Strikingly, it is among the young in particular, among those most thoroughly inculcated with the ideology of anti-hate, that social mercilessness reigns supreme. The ‘cold-blooded grasping’ in certain youthful circles – ‘a hunger to take and take and take, but never give’, ‘a massive sense of entitlement’, ‘an ease with dishonesty and pretension and selfishness that is couched in the language of self-care, ‘an astonishing level of self-absorption, language that is slick and sleek but with little emotional intelligence, ‘a passionate performance of virtue that is well executed in the public space of Twitter, but not in the intimate space of friendship’.
And, of course, ‘an unrealistic expectation of puritanism from others’. They will ‘demand that you denounce your friends for flimsy reasons in order to remain a member of the chosen puritan class’, says Adichie.

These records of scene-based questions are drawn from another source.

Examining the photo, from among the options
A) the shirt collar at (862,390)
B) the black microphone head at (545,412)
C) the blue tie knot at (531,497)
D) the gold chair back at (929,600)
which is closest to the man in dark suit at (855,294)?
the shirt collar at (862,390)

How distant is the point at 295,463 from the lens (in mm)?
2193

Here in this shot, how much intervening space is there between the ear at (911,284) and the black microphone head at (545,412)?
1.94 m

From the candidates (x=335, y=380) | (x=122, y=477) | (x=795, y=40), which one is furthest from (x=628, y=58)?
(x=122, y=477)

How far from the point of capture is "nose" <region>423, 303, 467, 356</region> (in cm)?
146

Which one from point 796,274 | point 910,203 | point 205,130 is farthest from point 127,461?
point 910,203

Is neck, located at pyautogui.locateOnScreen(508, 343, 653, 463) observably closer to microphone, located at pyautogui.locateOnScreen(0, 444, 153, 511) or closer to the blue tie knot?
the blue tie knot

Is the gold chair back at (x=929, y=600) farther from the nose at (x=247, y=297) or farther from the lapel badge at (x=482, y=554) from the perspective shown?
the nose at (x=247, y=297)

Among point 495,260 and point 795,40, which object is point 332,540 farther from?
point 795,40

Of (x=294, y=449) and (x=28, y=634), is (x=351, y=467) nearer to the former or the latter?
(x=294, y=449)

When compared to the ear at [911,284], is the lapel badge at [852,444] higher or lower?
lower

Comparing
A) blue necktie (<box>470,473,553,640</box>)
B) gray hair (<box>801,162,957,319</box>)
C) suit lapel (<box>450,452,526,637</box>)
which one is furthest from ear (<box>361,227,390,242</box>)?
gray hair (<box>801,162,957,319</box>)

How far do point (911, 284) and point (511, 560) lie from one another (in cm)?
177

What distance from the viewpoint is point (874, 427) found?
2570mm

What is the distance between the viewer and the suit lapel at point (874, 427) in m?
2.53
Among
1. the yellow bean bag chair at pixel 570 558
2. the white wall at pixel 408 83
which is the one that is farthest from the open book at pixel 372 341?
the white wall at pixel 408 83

They will tell you to ‘educate yourself’ while ‘not having actually read any books themselves’. They will ‘wield the words “violence” and “weaponise” like tarnished pitchforks’.

The end result? A new generation that is terrified of saying the wrong thing, of entertaining the wrong thought, lest they be ‘attacked by their own’.

The assumption of good faith is dead. What matters is not goodness but the appearance of goodness. We are no longer human beings. We are now angels jostling to out-angel one another. God help us. It is obscene.